- **TO DO**:
Rewrite the listing from the line containing "From the options" up to and including the line containing "17.2 meters" as a numbered list, omitting any blank lines.

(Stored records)
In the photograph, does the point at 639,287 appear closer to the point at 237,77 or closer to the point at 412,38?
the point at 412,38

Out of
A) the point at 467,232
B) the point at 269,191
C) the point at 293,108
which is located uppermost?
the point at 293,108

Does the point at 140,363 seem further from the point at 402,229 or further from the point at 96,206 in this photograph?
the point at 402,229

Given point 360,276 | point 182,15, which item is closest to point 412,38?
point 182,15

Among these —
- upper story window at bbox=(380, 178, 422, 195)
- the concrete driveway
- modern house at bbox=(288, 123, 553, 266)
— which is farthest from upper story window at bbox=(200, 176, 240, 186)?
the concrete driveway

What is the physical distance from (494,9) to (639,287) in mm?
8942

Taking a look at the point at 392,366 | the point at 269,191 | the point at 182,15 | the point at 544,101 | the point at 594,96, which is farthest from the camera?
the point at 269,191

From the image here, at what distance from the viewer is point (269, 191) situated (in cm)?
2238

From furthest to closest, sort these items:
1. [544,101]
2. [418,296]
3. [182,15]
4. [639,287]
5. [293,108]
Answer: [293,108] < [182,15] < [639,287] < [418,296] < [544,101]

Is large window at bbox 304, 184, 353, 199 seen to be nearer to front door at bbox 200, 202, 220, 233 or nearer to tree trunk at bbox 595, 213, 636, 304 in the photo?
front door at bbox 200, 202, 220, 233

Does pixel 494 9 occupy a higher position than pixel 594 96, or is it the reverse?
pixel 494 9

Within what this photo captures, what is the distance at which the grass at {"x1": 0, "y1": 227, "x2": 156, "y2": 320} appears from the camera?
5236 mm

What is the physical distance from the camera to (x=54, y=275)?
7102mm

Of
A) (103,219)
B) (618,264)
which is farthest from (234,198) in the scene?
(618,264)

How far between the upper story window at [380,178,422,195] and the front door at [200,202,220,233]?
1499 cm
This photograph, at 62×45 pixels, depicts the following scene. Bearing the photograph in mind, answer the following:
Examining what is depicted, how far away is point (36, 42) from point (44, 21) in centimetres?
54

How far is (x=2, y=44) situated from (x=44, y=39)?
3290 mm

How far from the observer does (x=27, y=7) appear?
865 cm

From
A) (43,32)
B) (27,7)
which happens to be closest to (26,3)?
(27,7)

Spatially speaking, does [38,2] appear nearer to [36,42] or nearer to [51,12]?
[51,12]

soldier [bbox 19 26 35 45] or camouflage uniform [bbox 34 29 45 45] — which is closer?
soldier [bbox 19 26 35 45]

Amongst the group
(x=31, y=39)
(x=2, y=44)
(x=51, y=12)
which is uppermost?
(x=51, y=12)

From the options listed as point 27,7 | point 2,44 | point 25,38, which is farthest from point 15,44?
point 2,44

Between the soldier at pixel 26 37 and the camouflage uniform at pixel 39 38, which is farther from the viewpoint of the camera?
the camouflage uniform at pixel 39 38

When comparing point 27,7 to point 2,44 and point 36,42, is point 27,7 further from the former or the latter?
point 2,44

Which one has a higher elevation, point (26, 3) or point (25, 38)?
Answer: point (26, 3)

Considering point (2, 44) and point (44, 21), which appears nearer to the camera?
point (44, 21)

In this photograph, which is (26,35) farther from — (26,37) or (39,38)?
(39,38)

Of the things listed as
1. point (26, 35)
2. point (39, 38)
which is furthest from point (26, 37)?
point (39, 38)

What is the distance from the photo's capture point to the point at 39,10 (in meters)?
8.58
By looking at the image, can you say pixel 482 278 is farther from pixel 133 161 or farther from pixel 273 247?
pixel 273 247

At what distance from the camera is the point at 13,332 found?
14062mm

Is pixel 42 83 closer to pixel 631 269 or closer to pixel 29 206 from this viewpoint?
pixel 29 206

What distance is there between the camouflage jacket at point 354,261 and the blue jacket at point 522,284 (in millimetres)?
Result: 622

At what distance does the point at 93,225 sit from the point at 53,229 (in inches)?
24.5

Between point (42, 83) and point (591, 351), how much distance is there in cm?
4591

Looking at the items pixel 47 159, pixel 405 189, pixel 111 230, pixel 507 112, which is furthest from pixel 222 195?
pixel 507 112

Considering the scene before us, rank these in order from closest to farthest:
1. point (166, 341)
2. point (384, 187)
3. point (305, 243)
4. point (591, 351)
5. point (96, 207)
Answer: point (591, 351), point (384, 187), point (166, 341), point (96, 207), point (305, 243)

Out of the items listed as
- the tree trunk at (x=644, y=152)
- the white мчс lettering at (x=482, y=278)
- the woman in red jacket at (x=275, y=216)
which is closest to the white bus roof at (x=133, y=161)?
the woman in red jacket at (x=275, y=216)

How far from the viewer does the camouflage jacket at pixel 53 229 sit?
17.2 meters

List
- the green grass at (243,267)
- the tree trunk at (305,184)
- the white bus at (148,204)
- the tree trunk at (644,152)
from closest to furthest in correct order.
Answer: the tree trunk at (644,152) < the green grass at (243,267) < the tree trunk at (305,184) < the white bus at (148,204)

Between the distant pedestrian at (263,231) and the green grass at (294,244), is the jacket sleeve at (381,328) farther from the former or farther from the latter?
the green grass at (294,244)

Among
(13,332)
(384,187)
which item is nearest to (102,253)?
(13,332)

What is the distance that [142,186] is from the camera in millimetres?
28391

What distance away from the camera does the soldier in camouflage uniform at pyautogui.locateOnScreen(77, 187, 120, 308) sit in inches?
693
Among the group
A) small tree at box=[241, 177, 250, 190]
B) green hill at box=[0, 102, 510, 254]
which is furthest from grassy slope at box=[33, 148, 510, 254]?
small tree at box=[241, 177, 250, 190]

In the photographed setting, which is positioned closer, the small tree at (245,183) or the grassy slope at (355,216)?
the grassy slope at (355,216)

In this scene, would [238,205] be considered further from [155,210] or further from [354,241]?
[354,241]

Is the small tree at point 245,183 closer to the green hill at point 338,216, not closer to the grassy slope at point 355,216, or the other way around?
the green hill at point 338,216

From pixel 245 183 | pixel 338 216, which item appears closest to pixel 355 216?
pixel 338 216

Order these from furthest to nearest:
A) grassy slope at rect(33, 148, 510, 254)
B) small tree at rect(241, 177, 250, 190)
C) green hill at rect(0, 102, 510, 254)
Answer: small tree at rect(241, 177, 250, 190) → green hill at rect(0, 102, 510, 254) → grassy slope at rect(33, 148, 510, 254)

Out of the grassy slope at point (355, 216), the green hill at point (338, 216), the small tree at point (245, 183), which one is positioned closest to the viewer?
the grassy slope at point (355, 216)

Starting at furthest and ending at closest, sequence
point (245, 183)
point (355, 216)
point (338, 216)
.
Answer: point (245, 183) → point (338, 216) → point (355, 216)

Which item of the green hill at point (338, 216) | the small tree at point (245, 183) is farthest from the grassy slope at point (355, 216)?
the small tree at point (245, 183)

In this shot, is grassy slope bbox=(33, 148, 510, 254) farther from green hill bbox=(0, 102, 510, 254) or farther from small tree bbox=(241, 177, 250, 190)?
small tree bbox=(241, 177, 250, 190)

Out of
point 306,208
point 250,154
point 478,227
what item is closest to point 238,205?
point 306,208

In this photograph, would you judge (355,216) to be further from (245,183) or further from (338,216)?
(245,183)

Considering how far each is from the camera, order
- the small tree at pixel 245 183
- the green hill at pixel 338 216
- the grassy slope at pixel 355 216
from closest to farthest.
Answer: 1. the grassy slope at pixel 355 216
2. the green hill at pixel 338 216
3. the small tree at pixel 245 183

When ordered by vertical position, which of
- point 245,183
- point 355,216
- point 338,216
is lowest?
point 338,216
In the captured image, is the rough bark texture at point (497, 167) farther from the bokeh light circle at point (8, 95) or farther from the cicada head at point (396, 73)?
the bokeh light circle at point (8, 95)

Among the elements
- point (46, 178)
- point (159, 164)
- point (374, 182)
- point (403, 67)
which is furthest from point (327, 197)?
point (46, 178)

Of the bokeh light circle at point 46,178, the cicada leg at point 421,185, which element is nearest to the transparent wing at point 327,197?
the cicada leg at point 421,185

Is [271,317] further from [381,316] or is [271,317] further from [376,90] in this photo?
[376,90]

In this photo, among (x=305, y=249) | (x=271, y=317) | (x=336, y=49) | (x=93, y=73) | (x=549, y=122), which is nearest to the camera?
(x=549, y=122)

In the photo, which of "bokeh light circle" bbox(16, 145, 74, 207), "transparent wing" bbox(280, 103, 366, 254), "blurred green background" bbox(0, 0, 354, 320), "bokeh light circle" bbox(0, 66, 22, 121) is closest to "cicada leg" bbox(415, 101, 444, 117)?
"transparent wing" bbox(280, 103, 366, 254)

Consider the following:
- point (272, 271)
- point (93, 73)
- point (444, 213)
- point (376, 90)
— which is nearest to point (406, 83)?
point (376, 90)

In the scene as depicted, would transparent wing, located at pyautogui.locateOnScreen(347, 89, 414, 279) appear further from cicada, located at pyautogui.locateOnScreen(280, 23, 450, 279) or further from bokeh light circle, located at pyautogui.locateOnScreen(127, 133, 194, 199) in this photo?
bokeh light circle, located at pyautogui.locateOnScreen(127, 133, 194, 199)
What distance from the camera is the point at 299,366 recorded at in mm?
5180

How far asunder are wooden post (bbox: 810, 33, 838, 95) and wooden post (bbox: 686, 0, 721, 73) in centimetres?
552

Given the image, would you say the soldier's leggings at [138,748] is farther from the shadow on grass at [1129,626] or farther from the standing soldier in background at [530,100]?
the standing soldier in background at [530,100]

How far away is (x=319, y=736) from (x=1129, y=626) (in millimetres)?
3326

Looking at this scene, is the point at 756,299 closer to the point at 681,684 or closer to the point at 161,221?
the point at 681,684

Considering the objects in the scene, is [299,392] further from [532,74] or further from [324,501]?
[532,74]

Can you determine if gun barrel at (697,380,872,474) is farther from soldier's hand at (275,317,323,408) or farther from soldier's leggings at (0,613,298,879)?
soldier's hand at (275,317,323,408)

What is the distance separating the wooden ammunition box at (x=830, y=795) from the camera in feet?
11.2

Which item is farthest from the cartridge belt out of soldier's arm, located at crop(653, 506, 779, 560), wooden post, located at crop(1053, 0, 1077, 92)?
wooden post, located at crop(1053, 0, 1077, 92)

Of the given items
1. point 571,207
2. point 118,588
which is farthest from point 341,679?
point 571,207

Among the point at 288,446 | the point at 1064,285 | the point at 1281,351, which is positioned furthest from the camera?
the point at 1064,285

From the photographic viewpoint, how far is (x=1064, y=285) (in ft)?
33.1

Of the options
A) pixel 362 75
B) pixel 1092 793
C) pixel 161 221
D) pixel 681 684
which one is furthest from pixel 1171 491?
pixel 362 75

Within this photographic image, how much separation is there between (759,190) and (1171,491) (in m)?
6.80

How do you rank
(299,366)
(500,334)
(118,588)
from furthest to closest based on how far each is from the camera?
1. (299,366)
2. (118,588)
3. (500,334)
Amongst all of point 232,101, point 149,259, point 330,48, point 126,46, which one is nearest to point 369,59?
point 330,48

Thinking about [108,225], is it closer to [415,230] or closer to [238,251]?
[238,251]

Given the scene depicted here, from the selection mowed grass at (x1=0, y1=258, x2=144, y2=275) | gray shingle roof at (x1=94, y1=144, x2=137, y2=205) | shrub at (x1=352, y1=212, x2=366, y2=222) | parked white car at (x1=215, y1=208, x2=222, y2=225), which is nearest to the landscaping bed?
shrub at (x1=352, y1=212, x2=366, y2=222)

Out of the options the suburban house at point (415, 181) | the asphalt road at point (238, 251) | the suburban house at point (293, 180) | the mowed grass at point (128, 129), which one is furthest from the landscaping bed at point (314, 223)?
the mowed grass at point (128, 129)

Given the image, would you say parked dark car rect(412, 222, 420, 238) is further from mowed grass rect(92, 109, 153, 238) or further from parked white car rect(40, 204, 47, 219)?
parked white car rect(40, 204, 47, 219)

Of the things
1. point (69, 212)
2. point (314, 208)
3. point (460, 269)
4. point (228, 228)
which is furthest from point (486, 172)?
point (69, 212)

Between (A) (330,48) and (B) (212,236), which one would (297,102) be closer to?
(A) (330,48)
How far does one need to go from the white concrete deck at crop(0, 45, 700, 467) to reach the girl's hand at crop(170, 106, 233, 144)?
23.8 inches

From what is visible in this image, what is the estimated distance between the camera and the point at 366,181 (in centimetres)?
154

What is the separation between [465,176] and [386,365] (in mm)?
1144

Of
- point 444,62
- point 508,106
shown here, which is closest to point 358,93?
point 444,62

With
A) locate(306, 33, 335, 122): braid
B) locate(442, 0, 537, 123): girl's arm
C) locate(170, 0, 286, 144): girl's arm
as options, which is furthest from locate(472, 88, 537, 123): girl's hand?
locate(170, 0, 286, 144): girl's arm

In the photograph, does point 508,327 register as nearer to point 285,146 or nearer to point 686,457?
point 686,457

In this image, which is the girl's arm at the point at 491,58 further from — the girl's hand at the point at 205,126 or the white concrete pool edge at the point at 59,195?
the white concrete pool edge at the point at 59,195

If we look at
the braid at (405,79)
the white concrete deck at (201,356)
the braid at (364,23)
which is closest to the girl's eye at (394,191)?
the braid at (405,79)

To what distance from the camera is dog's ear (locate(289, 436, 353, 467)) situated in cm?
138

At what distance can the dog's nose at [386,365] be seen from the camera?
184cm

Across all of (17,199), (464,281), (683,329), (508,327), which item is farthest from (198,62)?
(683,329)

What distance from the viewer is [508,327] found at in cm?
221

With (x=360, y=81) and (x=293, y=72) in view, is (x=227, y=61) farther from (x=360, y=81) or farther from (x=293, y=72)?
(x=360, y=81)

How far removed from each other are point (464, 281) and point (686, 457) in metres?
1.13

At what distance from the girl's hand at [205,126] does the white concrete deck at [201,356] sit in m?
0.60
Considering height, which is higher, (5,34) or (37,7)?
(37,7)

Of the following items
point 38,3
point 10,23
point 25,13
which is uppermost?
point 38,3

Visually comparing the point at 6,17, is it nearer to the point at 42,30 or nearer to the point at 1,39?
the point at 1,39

- **EXERCISE ANSWER**:
1. From the options listed as point 27,7 | point 2,44 | point 25,38, which is farthest from point 15,44?
2. point 2,44
3. Between the soldier at pixel 26 37 and the camouflage uniform at pixel 39 38, which is farther from the viewpoint of the camera?
4. the camouflage uniform at pixel 39 38
5. When comparing point 27,7 to point 2,44 and point 36,42, is point 27,7 further from the former or the latter?
6. point 2,44
7. Which one has a higher elevation, point (26, 3) or point (25, 38)?
8. Answer: point (26, 3)
9. Considering point (2, 44) and point (44, 21), which appears nearer to the camera?
10. point (44, 21)
11. In this photograph, which is (26,35) farther from — (26,37) or (39,38)?
12. (39,38)
13. Of the things listed as
14. 1. point (26, 35)
15. 2. point (39, 38)
16. which is furthest from point (26, 37)?
17. point (39, 38)
18. What is the distance from the photo's capture point to the point at 39,10 (in meters)?
19. 8.58
20. By looking at the image, can you say pixel 482 278 is farther from pixel 133 161 or farther from pixel 273 247?
21. pixel 273 247
22. At what distance from the camera is the point at 13,332 found?
23. 14062mm
24. Is pixel 42 83 closer to pixel 631 269 or closer to pixel 29 206 from this viewpoint?
25. pixel 29 206
26. What distance is there between the camouflage jacket at point 354,261 and the blue jacket at point 522,284 (in millimetres)?
27. Result: 622
28. At what distance does the point at 93,225 sit from the point at 53,229 (in inches)?
29. 24.5
30. Between point (42, 83) and point (591, 351), how much distance is there in cm?
31. 4591
32. Looking at the items pixel 47 159, pixel 405 189, pixel 111 230, pixel 507 112, which is furthest from pixel 222 195?
33. pixel 507 112
34. Considering the scene before us, rank these in order from closest to farthest:
35. 1. point (166, 341)
36. 2. point (384, 187)
37. 3. point (305, 243)
38. 4. point (591, 351)
39. 5. point (96, 207)
40. Answer: point (591, 351), point (384, 187), point (166, 341), point (96, 207), point (305, 243)
41. Out of the items listed as
42. - the tree trunk at (x=644, y=152)
43. - the white мчс lettering at (x=482, y=278)
44. - the woman in red jacket at (x=275, y=216)
45. which is closest to the white bus roof at (x=133, y=161)?
46. the woman in red jacket at (x=275, y=216)
47. How far from the viewer does the camouflage jacket at pixel 53 229 sit?
48. 17.2 meters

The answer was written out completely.